Aim of the exercise: Copy exactly the lines from the one containing "What magnitude of" through the last line of the records, both included, and nothing more.

Information given:
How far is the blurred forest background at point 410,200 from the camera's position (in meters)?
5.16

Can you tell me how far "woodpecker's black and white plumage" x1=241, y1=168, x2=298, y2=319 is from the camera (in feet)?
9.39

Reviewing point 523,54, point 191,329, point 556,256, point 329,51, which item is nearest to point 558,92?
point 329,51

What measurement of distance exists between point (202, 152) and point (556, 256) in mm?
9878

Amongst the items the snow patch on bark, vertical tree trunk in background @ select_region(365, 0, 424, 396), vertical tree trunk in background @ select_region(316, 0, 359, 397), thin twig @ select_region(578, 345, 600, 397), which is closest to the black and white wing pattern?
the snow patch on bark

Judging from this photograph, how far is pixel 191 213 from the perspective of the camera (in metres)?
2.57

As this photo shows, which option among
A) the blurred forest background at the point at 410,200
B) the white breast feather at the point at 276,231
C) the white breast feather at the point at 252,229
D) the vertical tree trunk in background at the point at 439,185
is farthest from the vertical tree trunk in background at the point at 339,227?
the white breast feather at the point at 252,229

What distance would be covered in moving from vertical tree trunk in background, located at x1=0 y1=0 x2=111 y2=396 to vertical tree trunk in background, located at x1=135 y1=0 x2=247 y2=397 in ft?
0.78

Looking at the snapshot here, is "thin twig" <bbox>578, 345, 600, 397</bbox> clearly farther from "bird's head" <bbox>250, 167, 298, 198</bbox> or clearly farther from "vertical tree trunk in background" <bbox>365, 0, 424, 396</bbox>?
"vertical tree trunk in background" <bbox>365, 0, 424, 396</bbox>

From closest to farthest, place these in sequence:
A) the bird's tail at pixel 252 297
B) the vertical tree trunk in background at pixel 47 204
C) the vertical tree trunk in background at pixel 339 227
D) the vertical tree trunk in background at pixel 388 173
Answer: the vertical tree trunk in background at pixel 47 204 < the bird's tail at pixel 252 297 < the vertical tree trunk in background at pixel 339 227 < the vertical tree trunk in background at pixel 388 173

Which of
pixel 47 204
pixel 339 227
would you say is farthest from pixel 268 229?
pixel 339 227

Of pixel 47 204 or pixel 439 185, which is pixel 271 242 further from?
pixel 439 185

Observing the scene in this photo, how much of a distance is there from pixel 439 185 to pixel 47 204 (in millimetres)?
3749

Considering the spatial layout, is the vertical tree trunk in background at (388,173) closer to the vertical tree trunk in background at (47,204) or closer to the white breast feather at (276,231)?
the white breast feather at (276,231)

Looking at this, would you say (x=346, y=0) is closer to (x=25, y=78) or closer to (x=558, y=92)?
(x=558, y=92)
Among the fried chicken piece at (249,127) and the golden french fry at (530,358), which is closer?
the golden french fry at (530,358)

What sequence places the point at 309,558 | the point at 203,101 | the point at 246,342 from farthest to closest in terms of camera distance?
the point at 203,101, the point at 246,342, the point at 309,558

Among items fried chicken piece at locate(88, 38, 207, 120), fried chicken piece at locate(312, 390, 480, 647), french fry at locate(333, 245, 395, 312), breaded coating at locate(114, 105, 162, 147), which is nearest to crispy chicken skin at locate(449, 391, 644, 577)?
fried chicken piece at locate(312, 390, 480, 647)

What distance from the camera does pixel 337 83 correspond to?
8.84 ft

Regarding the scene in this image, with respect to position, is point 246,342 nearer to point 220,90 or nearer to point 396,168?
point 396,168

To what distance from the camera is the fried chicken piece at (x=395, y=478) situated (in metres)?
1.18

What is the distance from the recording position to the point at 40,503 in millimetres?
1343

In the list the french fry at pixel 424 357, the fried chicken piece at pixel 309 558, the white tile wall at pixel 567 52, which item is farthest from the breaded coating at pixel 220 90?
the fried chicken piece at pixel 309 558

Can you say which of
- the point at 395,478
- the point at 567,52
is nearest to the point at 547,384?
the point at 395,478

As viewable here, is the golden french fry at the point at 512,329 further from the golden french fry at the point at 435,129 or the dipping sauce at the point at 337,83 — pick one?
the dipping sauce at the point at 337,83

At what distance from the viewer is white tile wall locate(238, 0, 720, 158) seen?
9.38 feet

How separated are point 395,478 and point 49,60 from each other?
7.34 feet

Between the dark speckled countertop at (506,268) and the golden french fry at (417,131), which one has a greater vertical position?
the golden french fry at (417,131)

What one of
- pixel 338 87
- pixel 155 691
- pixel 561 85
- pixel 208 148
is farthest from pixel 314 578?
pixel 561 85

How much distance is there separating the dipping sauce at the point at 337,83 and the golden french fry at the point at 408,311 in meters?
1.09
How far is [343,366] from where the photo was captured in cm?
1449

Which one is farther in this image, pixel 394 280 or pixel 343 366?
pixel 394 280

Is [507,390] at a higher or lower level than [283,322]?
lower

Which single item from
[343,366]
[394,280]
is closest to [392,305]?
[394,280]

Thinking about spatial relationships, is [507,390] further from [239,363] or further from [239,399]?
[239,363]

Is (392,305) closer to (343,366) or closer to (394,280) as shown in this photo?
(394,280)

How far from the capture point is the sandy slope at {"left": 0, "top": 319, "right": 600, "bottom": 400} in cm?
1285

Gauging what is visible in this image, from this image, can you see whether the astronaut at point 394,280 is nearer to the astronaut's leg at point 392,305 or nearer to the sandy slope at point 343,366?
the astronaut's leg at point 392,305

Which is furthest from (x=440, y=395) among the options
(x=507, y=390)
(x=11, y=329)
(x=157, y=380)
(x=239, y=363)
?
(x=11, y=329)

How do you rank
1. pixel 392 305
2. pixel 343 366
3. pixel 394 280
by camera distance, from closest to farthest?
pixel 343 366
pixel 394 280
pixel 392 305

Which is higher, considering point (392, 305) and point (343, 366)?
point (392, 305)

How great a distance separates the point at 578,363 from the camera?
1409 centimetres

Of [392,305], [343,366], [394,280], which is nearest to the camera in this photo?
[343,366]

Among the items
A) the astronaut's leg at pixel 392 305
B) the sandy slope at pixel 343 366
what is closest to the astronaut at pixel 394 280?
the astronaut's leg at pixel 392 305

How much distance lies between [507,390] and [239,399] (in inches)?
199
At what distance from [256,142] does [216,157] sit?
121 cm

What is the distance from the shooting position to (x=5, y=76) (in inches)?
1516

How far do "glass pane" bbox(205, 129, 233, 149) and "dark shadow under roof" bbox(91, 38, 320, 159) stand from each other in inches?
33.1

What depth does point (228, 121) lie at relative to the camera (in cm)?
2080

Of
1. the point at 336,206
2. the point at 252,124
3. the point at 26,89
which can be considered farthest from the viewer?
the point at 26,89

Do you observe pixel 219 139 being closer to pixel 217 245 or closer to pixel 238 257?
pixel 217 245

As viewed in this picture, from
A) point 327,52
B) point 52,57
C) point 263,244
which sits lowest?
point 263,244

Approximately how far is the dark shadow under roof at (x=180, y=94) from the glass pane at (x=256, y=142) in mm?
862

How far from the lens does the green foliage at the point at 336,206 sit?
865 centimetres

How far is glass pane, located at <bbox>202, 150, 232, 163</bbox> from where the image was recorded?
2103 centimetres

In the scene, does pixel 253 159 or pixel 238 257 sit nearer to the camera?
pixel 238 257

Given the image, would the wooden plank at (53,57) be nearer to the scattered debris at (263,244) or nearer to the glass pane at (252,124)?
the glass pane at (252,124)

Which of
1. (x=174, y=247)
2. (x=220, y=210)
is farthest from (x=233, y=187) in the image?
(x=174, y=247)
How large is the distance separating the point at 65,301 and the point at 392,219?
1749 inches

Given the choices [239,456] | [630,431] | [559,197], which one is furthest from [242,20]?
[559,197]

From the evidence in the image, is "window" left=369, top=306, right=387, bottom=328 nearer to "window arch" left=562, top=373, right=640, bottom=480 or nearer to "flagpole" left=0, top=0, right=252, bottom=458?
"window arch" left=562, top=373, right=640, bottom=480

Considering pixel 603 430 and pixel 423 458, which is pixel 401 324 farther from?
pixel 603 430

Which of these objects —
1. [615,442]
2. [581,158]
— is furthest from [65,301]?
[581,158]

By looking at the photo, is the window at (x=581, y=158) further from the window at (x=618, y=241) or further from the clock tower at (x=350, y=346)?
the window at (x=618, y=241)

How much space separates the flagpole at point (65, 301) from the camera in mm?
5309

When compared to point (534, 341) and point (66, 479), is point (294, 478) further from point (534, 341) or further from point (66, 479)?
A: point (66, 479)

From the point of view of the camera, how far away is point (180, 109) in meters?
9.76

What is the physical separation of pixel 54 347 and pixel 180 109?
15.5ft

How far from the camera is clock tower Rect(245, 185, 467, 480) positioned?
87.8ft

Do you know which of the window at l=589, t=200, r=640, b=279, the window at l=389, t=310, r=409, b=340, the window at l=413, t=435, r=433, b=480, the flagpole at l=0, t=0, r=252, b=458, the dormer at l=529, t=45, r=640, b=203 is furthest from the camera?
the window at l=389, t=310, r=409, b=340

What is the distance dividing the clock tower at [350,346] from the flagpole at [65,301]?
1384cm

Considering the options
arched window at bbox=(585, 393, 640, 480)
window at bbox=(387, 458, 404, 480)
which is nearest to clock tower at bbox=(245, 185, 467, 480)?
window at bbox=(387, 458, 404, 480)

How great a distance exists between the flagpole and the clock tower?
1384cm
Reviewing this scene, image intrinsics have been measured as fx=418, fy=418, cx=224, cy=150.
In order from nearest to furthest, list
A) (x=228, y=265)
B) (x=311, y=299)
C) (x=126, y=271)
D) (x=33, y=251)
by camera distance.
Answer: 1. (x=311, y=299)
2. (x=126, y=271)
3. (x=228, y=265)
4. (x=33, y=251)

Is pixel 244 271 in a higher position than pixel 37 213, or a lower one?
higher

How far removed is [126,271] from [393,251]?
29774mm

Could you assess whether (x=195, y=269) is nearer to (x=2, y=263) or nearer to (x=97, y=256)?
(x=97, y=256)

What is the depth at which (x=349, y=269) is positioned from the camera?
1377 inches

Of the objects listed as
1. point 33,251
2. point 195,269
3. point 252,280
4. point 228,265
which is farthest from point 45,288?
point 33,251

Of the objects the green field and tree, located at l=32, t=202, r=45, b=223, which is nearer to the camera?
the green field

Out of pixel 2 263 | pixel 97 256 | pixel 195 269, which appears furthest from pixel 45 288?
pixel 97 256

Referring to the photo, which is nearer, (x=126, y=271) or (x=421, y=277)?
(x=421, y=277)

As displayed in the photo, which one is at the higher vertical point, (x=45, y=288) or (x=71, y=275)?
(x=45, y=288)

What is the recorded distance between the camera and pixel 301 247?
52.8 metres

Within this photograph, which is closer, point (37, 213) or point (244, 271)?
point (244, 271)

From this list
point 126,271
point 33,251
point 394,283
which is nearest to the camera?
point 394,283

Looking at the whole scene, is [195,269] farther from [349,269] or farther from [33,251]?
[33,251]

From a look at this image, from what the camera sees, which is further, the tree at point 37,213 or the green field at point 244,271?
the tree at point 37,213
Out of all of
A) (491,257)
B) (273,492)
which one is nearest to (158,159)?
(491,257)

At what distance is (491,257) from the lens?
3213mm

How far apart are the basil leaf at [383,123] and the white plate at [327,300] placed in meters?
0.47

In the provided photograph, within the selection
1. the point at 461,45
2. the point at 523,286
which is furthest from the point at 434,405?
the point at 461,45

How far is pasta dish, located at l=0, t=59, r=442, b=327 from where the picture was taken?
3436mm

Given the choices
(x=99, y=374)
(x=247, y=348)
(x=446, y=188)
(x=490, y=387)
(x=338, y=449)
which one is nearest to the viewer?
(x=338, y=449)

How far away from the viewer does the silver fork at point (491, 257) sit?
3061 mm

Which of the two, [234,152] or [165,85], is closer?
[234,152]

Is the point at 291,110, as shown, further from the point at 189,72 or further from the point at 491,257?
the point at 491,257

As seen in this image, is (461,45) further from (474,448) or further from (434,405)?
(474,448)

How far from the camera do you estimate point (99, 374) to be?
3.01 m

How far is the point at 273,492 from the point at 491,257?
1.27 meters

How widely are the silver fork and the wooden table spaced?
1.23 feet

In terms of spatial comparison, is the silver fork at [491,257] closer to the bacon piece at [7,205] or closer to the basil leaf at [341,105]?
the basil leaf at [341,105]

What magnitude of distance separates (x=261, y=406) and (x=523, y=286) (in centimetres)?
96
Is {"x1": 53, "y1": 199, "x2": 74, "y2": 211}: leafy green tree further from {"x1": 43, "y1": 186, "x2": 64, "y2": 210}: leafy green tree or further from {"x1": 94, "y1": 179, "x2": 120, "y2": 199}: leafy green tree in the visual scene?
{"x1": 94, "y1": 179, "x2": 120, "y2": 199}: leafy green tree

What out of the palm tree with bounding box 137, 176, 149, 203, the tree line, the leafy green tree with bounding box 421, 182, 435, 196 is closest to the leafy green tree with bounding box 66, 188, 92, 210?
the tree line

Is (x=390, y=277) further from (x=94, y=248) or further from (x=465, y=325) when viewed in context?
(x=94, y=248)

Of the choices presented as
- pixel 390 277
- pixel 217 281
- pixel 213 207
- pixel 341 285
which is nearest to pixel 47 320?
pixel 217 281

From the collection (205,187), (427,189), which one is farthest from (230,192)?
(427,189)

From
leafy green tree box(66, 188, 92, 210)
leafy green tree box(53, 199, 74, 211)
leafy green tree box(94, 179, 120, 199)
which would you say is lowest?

Solution for this exercise:
What magnitude of distance separates (x=261, y=406) and (x=523, y=286) (in centimetres)?
96
Is {"x1": 53, "y1": 199, "x2": 74, "y2": 211}: leafy green tree further from {"x1": 43, "y1": 186, "x2": 64, "y2": 210}: leafy green tree or further from {"x1": 94, "y1": 179, "x2": 120, "y2": 199}: leafy green tree in the visual scene?
{"x1": 94, "y1": 179, "x2": 120, "y2": 199}: leafy green tree

What out of the palm tree with bounding box 137, 176, 149, 203, the tree line, the leafy green tree with bounding box 421, 182, 435, 196 is closest to the leafy green tree with bounding box 66, 188, 92, 210?
the tree line

Is (x=390, y=277) further from (x=94, y=248) or further from (x=465, y=325) when viewed in context?
(x=94, y=248)

Of the choices presented as
- pixel 390 277
- pixel 217 281
- pixel 213 207
- pixel 341 285
which is nearest to pixel 47 320?
pixel 217 281

From the collection (205,187), (427,189), which one is farthest from (230,192)?
(427,189)

From
leafy green tree box(66, 188, 92, 210)
leafy green tree box(53, 199, 74, 211)
leafy green tree box(94, 179, 120, 199)
which would you say is lowest?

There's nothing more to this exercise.